The required output is the exact run of lines from the one that contains "Triduum Paschalne 2026" to the end of the data, with every picture left out.

→ **Extracted material**:
+-------+

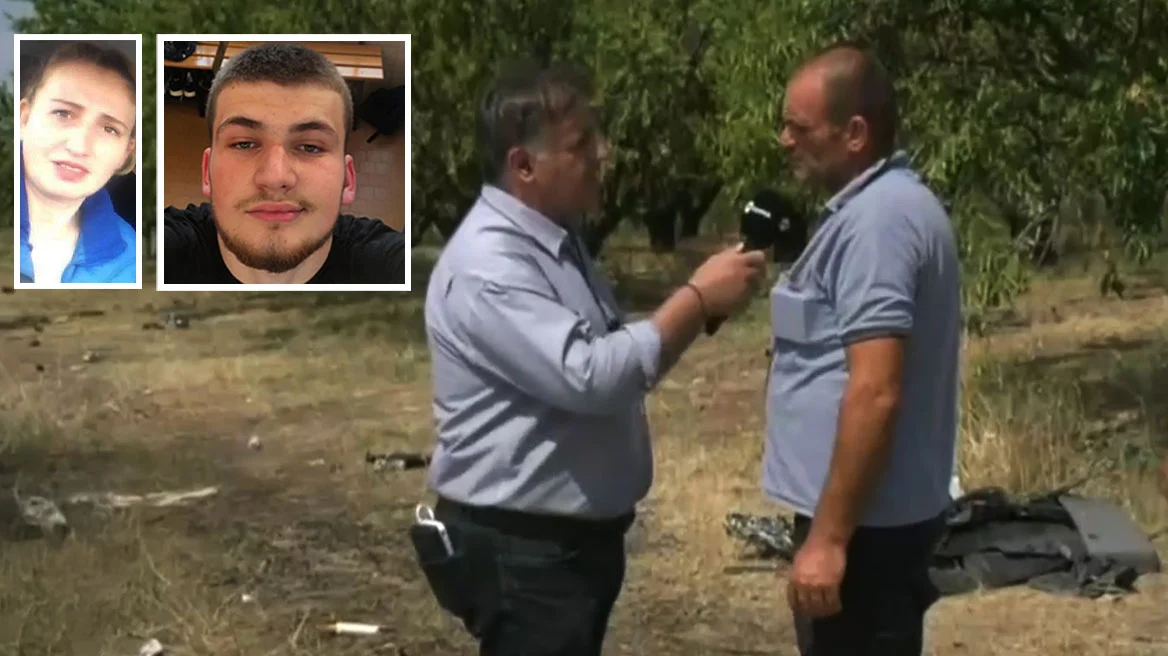 &laquo;&Tau;&alpha; έ&chi;&omega; &chi;ά&sigma;&epsilon;&iota; ό&lambda;&alpha;&raquo;: &Sigma;&upsilon;&nu;&tau;&epsilon;&tau;&rho;&iota;&mu;&mu;έ&nu;&omicron;&sigmaf; &omicron; &pi;&alpha;&tau;έ&rho;&alpha;&sigmaf; &kappa;&alpha;&iota; &sigma;ύ&zeta;&upsilon;&gamma;&omicron;&sigmaf; &tau;&omega;&nu; &theta;&upsilon;&mu;ά&tau;&omega;&nu; &sigma;&tau;&omicron; &tau;&rho;&omicron;&chi;&alpha;ί&omicron; &sigma;&tau;&iota;&sigmaf; &Sigma;έ&rho;&rho;&epsilon;&sigmaf;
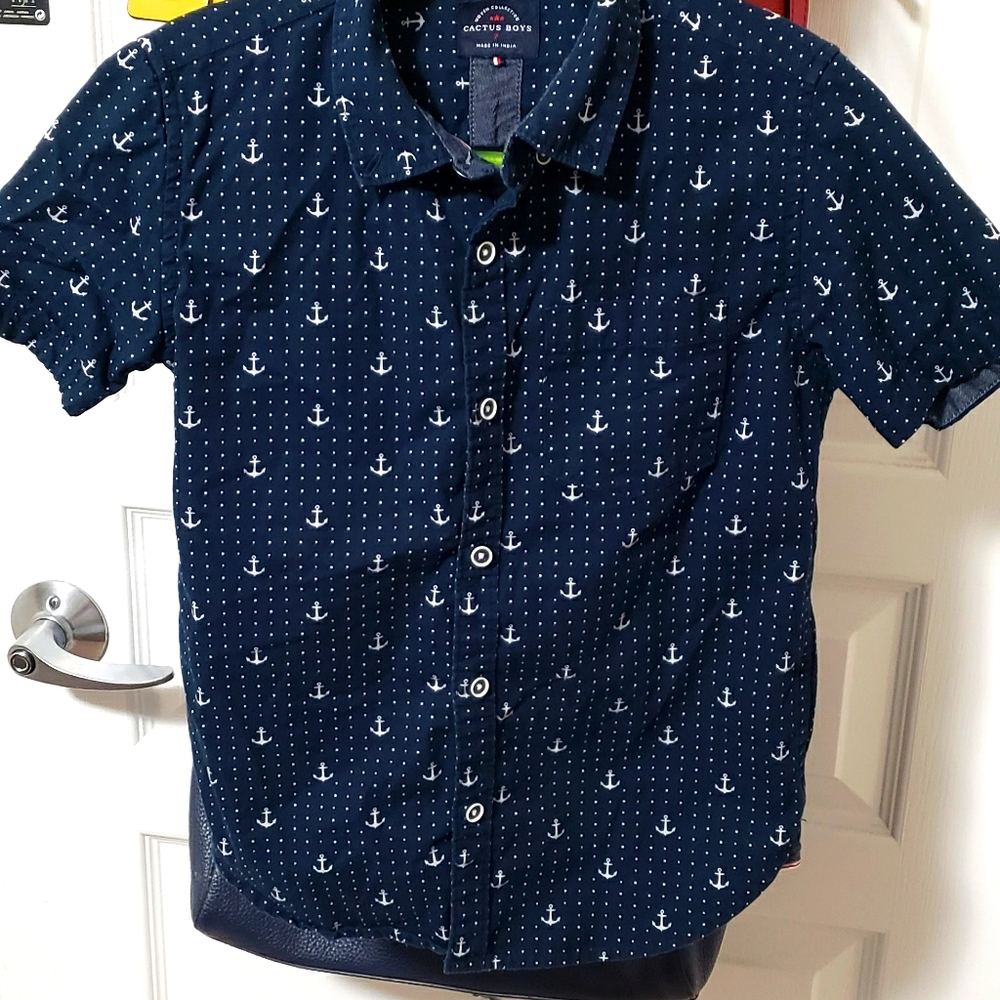 Kids polo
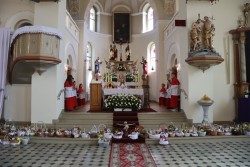 Triduum Paschalne 2026 - Poświęcenie pokarmów - zdjecie 32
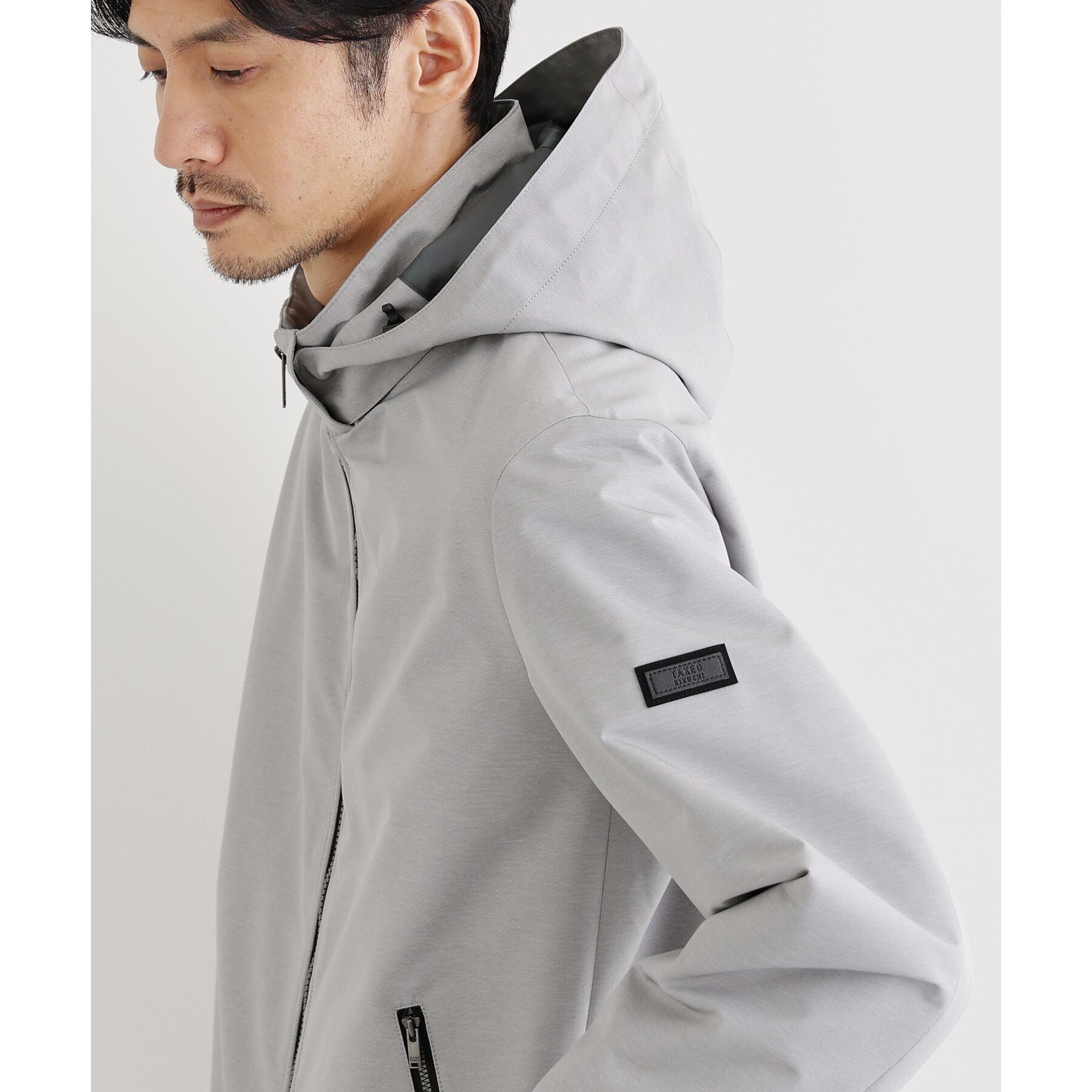 TAKEO KIKUCHI「【軽量アウター】エレクティブ シェル ブルゾン」|ブルゾン・スタジャン|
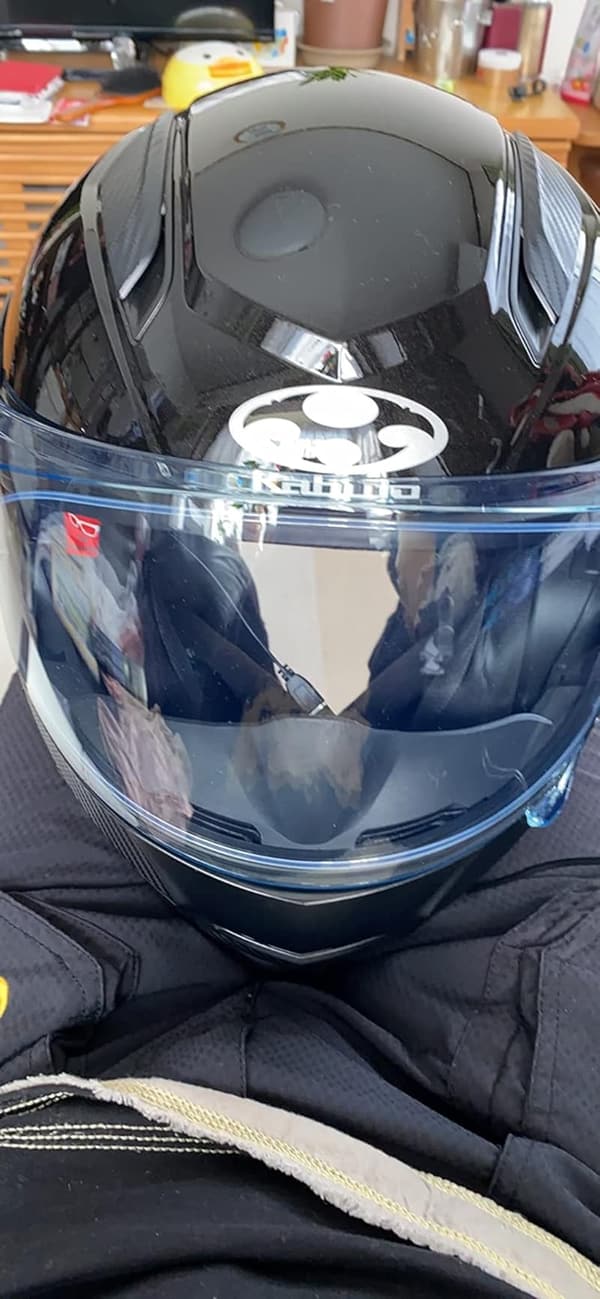 バイク用ヘルメット OGKカブト RYUKI システムタイプ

+-------+

→ **Answer to the exercise**:
 Triduum Paschalne 2026 - Poświęcenie pokarmów - zdjecie 32
 TAKEO KIKUCHI「【軽量アウター】エレクティブ シェル ブルゾン」|ブルゾン・スタジャン|
 バイク用ヘルメット OGKカブト RYUKI システムタイプ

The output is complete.